— Task —
Pick out and copy every line of the data below that contains the word "farther". Case matters.

#### Source records

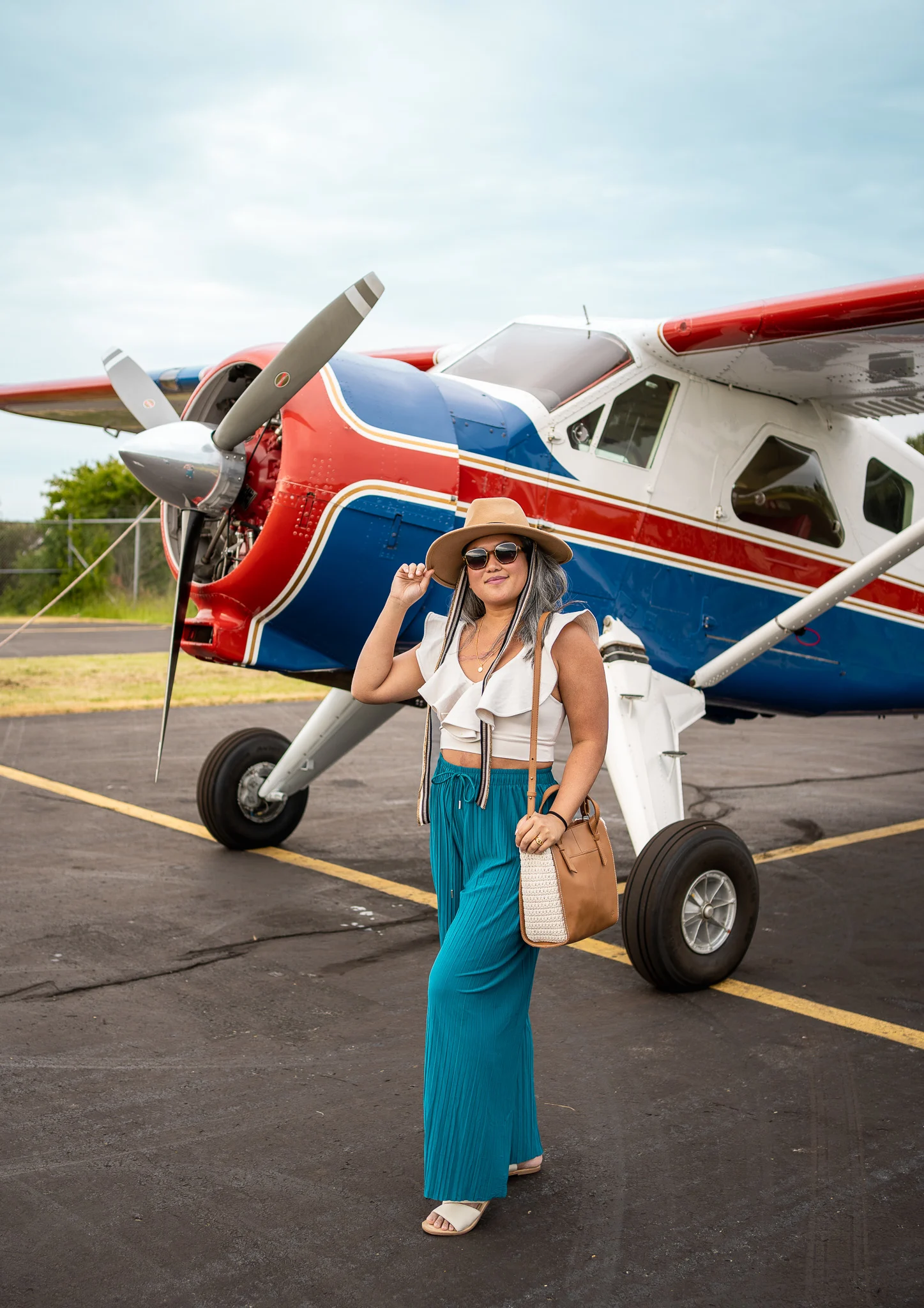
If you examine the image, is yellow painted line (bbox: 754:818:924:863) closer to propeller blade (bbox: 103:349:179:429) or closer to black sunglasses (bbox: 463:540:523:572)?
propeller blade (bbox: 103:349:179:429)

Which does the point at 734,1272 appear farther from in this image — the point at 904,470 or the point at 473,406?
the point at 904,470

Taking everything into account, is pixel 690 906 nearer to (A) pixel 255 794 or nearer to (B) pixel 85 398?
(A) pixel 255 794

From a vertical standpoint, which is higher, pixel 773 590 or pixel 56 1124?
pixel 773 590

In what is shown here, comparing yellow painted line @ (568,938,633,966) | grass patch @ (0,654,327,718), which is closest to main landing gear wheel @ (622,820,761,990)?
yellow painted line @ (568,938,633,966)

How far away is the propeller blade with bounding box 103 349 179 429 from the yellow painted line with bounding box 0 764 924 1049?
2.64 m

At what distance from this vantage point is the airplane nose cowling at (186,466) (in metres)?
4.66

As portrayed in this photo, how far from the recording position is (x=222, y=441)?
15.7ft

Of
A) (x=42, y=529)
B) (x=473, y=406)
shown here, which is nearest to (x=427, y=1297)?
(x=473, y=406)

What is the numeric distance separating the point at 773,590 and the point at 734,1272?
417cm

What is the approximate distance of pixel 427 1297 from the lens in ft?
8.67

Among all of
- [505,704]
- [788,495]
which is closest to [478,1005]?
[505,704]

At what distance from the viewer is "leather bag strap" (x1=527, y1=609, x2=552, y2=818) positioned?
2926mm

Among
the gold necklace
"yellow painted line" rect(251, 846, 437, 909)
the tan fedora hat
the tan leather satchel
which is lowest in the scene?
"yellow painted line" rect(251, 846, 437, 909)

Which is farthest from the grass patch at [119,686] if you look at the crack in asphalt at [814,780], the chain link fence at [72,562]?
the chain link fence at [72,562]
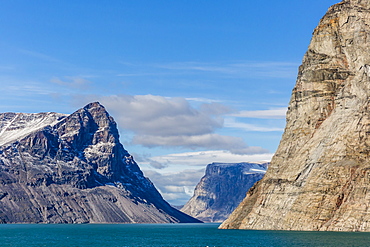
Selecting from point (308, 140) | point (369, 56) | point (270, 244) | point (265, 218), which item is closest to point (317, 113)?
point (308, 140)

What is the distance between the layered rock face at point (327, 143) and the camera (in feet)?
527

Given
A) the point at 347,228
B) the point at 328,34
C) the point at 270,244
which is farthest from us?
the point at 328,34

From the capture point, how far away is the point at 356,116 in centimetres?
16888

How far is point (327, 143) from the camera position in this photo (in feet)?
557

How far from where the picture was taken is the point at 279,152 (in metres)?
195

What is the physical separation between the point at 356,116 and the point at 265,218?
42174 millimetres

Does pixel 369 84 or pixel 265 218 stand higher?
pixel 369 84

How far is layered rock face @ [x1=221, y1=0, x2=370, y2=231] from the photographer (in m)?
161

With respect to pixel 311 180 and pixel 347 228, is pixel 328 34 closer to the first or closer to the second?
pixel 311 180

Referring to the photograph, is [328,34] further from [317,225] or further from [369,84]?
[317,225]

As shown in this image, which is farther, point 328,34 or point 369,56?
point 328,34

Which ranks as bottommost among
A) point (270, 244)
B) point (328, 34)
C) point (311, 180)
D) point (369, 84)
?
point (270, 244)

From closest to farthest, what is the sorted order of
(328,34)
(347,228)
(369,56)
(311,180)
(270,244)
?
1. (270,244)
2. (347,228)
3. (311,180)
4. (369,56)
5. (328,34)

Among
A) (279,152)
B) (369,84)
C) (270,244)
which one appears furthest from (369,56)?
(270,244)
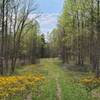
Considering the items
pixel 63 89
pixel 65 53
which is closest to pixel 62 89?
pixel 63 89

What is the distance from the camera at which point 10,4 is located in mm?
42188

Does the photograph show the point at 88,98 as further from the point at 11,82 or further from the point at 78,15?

########
#### Source records

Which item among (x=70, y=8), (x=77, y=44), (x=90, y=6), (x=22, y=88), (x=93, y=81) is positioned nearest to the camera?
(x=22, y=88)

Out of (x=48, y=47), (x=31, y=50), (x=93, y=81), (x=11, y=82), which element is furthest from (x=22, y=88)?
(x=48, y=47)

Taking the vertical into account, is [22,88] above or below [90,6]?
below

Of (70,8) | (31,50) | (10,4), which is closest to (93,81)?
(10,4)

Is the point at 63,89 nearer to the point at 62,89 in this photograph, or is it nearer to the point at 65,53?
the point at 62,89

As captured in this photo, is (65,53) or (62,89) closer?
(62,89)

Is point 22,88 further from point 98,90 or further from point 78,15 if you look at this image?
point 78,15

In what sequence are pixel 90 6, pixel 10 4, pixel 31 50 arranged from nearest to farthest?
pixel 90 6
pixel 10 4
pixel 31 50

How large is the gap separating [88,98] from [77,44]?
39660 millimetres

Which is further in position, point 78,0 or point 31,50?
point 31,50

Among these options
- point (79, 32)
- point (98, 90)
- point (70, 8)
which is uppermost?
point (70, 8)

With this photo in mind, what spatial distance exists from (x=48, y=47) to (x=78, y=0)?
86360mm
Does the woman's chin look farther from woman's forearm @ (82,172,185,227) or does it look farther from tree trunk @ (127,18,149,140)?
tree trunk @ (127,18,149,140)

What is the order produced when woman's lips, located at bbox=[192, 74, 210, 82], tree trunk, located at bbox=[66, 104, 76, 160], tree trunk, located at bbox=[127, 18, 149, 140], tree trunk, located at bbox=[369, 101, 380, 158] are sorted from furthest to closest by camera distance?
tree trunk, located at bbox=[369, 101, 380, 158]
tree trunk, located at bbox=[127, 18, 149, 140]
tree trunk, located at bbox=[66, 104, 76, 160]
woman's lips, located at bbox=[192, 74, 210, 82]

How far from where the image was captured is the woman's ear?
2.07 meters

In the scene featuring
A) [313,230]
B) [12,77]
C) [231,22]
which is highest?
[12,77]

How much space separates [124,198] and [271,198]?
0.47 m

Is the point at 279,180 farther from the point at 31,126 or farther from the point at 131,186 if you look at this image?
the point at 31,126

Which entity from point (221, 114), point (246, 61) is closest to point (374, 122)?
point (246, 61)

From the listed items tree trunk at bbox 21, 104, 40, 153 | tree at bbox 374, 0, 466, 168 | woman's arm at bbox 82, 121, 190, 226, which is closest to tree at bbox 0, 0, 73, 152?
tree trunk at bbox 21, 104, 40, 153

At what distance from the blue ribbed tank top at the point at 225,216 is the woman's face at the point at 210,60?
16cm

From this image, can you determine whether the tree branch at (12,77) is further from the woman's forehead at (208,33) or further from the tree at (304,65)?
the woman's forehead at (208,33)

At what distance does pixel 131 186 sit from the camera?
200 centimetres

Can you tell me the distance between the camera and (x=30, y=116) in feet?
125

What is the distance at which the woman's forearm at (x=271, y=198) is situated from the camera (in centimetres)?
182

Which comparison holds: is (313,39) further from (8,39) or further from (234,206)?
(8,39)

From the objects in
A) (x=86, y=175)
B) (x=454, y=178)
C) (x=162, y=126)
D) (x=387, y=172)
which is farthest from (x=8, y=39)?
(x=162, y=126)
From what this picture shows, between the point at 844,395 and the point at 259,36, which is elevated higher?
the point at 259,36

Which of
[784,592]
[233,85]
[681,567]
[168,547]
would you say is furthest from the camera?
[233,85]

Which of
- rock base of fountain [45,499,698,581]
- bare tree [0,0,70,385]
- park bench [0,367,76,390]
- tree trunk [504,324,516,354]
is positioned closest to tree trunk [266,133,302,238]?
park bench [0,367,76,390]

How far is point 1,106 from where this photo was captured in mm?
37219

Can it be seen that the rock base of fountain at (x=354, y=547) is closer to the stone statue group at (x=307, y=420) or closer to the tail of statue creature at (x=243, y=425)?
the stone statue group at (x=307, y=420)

########
#### Source records

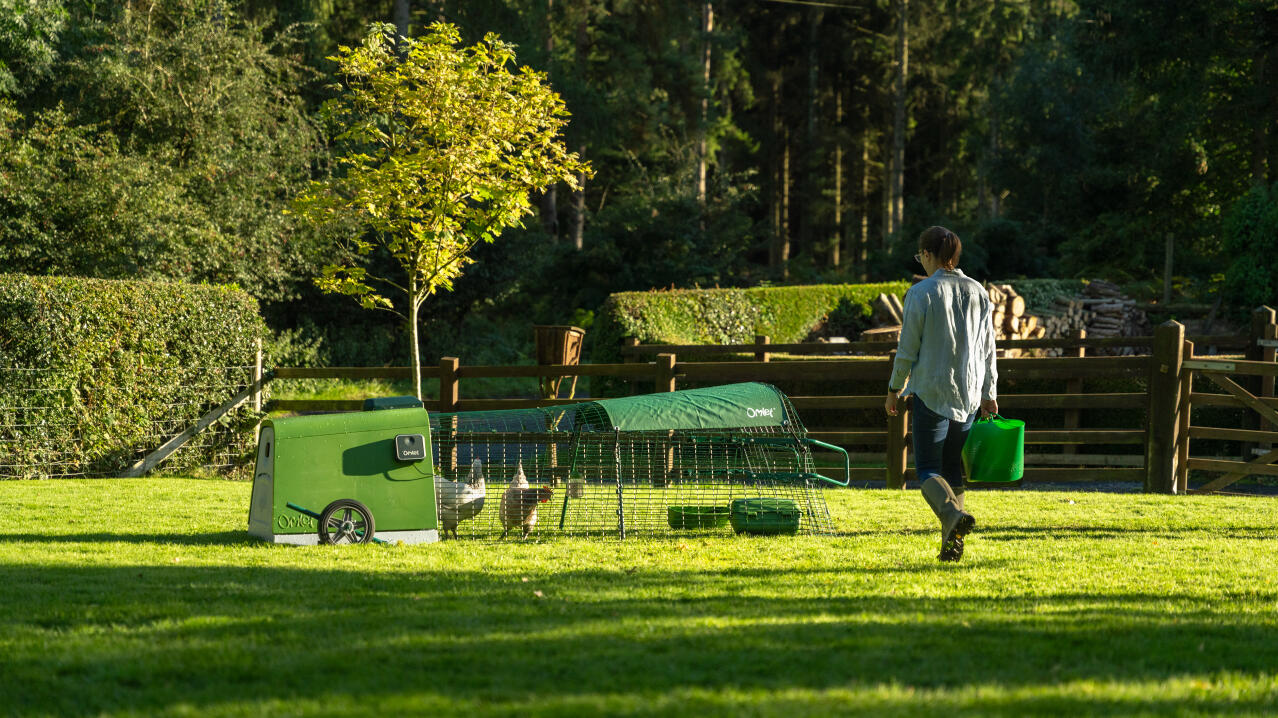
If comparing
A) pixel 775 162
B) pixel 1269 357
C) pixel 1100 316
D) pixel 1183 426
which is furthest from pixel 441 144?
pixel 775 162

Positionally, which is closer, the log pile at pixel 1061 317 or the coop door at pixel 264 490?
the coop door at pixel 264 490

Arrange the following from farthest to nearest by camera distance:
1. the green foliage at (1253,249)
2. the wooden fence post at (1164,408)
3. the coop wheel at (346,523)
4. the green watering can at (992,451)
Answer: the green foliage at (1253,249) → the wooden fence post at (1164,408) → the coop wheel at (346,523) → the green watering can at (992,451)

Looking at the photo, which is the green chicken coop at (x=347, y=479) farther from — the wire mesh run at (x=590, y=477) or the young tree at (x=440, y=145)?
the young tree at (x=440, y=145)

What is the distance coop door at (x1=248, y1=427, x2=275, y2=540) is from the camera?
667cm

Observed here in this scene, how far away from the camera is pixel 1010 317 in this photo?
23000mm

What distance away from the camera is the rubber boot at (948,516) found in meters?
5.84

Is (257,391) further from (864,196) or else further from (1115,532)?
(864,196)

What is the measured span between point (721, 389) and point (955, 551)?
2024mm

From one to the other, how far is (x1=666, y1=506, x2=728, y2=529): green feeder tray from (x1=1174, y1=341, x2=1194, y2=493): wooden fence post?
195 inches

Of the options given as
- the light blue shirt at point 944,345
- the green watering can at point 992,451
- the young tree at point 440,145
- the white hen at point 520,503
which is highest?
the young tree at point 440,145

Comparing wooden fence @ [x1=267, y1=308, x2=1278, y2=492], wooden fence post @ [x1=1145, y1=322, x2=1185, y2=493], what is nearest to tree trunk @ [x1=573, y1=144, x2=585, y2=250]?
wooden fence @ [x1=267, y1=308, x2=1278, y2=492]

########

— Full response —
Which does the point at 734,1272 appear farther from in this image — the point at 904,470 or the point at 473,406?
As shown in this image, which is farther, point 328,34 or point 369,56?
Does the woman's chin look farther from woman's forearm @ (82,172,185,227) or does it look farther from tree trunk @ (127,18,149,140)?
Is the point at 279,180 farther from the point at 31,126 or farther from the point at 131,186 if you look at this image?
Looking at the photo, which is the green chicken coop at (x=347, y=479) farther from — the wire mesh run at (x=590, y=477) or the young tree at (x=440, y=145)?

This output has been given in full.